[Extract to read — start]

A dropkick is an attacking maneuver in professional wrestling. It is defined as an attack where the wrestler jumps up and kicks the opponent with the soles of both feet; this sees the wrestler twist as they jump so that when the feet connect with the opponent one foot is raised higher than the other (depending on which way they twist) and the wrestler falls back to the mat on their side, or front. This is commonly employed by light and nimble wrestlers who can take advantage of their agility, and is often executed on a charging opponent, while charging at an opponent, or a combination of the two.

The most basic form of a dropkick, but potentially the hardest to pull off, is a standing dropkick first used by "Jumping Joe" Savoldi where the wrestler catches a standing or running opponent with a standard dropkick from a standing position. In order to be pulled off effectively, it requires great leg strength in order to gain elevation. Savoldi, a former All-American running back for Knute Rockne at Notre Dame, used his association with football to identify the move as the "drop-kick" and the press also called it a "flying dropkick".

The dropkick in its current form was thought to perhaps originated by "Jumping Joe" Savoldi, although wrestler Abe Coleman, known as "Hebrew Hercules" and "Jewish Cougars", can also be seen in early video using a feet-first dive at an opponent's waist. Coleman, listed at 5'2" in height, called the move a "Kangaroo Kick" and claimed the move was inspired by kangaroos he saw on a tour of Australia in 1930. When Savoldi performed the "drop" kick in 1933, the press simply said it was another name for Coleman's existing "kangaroo" kick specialty.

[Extract to read — finish]

Work item A
Please print the dropkick text between "A dropkick is" and "of the two.", inclusive.
Work item B
Condense the paragraph of the dropkick text beginning "The most basic form of a dropkick" into a short list that keeps its main facts.

[Material supplied — start]

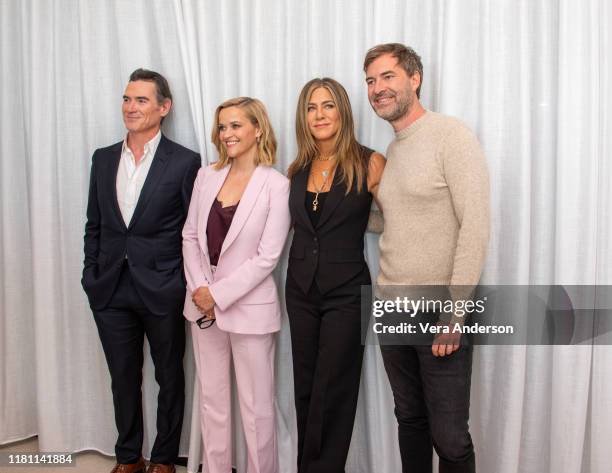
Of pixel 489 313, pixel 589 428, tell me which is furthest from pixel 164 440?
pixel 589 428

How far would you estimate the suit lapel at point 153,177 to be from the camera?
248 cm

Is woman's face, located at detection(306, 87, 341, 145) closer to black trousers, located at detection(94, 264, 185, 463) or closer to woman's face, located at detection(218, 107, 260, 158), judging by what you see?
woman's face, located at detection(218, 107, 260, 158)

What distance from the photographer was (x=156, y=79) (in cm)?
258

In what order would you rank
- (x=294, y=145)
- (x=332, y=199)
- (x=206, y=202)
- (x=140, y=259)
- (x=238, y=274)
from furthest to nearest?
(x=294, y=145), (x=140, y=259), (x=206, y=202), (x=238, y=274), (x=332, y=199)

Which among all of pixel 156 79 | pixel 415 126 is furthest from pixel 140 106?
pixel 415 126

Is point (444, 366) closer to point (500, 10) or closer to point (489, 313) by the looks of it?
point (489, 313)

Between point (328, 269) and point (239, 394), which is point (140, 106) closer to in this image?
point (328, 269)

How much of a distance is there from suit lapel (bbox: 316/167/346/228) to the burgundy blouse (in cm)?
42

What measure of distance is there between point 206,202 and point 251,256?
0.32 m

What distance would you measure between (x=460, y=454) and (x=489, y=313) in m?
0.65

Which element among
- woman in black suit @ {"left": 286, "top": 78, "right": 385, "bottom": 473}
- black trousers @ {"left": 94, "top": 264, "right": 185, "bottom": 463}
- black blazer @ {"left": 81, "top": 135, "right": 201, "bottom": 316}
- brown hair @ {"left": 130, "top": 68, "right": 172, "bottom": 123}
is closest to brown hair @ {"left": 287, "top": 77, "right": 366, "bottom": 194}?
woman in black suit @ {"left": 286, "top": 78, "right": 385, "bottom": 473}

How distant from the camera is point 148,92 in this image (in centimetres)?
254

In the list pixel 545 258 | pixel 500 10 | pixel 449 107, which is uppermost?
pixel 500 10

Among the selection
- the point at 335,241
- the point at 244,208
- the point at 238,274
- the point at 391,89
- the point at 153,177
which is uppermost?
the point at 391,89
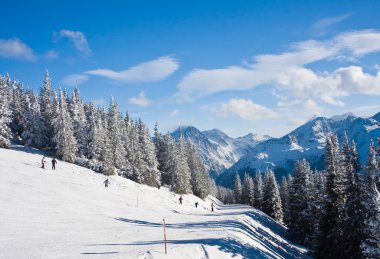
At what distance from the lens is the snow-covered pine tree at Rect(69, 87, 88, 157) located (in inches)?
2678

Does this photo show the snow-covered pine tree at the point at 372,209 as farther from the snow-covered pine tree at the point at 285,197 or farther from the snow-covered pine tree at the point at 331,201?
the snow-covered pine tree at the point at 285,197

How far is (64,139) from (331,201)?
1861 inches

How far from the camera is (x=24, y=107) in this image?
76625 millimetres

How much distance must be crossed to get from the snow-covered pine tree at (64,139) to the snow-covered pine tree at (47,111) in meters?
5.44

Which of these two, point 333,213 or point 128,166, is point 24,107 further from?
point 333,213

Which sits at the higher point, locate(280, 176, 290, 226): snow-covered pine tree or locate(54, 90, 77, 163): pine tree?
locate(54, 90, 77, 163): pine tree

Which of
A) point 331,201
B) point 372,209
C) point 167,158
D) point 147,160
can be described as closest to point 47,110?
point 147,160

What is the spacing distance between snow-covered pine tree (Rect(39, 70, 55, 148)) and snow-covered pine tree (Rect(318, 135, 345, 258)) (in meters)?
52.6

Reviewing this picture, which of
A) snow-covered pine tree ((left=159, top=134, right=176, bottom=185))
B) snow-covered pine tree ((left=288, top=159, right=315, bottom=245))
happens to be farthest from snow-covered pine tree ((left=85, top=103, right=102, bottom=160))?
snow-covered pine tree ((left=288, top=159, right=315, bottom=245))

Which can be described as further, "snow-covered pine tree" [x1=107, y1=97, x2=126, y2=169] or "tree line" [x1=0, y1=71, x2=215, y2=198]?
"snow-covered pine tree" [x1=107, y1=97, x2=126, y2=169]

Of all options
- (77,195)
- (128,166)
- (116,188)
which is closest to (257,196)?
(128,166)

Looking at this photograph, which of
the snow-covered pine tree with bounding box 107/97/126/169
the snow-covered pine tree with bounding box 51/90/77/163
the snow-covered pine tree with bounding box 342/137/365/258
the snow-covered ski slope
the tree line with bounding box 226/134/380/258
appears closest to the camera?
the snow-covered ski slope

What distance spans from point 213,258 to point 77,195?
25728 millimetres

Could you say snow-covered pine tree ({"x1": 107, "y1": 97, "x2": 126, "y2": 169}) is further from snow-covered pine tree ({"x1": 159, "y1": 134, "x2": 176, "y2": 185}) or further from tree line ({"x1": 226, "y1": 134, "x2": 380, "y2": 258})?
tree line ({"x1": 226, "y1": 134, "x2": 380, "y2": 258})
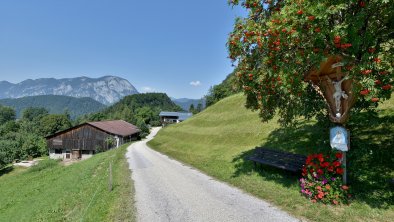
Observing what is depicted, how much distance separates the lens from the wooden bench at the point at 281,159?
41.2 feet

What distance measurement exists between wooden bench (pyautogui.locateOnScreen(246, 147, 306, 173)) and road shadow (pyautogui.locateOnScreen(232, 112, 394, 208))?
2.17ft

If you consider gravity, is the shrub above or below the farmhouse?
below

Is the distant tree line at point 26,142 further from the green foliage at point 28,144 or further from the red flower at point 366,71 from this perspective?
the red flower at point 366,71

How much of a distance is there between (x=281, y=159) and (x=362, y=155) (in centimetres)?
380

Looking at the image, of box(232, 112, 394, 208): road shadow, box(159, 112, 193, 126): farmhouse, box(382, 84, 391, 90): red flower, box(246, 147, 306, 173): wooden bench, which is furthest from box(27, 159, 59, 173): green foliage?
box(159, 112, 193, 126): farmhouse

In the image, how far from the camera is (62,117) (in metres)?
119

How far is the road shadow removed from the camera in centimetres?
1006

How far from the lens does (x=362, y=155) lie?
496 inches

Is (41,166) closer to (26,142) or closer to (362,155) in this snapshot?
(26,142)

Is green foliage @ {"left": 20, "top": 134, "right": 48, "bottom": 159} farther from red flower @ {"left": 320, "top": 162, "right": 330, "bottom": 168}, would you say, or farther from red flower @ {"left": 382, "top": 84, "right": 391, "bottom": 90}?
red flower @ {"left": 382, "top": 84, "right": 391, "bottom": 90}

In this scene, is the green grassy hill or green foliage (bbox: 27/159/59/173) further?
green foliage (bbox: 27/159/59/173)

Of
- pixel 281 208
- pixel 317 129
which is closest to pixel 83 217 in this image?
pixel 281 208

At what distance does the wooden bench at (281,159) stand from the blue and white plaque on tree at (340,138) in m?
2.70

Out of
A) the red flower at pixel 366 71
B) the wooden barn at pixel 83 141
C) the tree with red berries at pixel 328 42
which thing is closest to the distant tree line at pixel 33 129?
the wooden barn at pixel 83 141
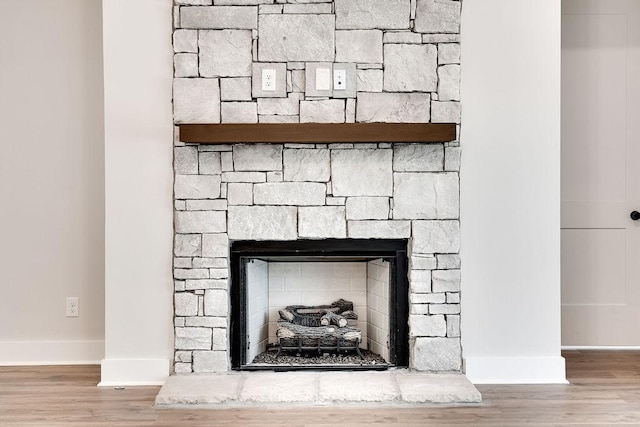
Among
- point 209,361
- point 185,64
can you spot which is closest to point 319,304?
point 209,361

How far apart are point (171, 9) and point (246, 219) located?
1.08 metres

[Material supplied — finish]

Response area A
A dropkick is an attacking maneuver in professional wrestling. It is defined as an attack where the wrestler jumps up and kicks the opponent with the soles of both feet; this sees the wrestler twist as they jump so that when the feet connect with the opponent one foot is raised higher than the other (depending on which way they twist) and the wrestler falls back to the mat on their side, or front. This is commonly employed by light and nimble wrestlers who can take advantage of their agility, and is often executed on a charging opponent, while charging at an opponent, or a combination of the two.

Response area B
- The standing dropkick is the most basic form and potentially the hardest to pull off. "Jumping Joe" Savoldi first used it.
- From a standing position, the wrestler hits a standing or running opponent with a standard dropkick.
- It needs great leg strength to gain elevation.
- Savoldi was a former All-American running back for Knute Rockne at Notre Dame. He drew on football to call it the "drop-kick," and the press also called it a "flying dropkick."